Copper soars while smelters fight to survive the concentrate squeeze

A copper rally does not pay every bill in the chain and we need more investment than ever.

Copper is soaring, but smelters cannot bank the rally to survive. Since the full article text was blocked locally, the safest reading is narrow: the headline is pointing at a split between exchange-level copper strength and the economics of the smelting layer that turns concentrate into usable metal. That split matters because a high copper price can still coexist with tight concentrate, weak treatment charges, power costs, or underfunded processing capacity.
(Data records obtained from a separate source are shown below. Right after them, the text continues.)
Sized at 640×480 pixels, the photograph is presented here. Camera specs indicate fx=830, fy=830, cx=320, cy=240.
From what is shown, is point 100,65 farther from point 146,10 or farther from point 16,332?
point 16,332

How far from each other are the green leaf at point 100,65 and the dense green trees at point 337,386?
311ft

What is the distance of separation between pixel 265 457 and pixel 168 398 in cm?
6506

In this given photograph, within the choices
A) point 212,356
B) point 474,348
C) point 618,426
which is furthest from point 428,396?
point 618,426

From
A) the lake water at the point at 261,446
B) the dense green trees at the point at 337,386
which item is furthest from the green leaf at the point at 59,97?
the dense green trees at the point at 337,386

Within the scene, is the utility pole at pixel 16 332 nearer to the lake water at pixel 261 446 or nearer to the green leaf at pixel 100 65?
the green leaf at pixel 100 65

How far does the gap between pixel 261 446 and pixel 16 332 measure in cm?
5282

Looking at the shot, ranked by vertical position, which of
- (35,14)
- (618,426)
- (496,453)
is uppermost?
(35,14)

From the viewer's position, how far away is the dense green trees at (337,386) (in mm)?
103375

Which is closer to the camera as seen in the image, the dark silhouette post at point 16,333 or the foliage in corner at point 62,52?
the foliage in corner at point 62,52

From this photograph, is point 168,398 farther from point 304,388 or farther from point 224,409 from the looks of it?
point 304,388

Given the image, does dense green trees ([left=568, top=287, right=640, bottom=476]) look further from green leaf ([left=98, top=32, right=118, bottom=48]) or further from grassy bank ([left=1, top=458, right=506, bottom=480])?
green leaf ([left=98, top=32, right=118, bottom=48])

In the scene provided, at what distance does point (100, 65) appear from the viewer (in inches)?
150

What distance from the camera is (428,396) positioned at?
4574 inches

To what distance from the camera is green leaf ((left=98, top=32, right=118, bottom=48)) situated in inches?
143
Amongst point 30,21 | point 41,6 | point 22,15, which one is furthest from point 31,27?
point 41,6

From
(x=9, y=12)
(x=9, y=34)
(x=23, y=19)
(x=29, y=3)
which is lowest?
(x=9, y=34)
The weak links are practical:

  • concentrate availability
  • treatment economics
  • power costs
  • processing capital
  • enough refined metal where manufacturers need it

Gunnison Copper (OTC: GCUMF) connects directly through the mine-supply side of that same chain: company materials describe Arizona copper assets including the Johnson Camp Mine and the Gunnison Copper Project, and smelter pressure starts upstream with whether mines can deliver reliable copper-bearing material into the processing system. The tie is copper operating capacity, not a generic mining theme.

Copper security depends on the whole path from mine plan to processing to customer, and the weakest link can sit far away from the headline price.

Smelters and sulfuric acid are things you need to keep your eyes on too.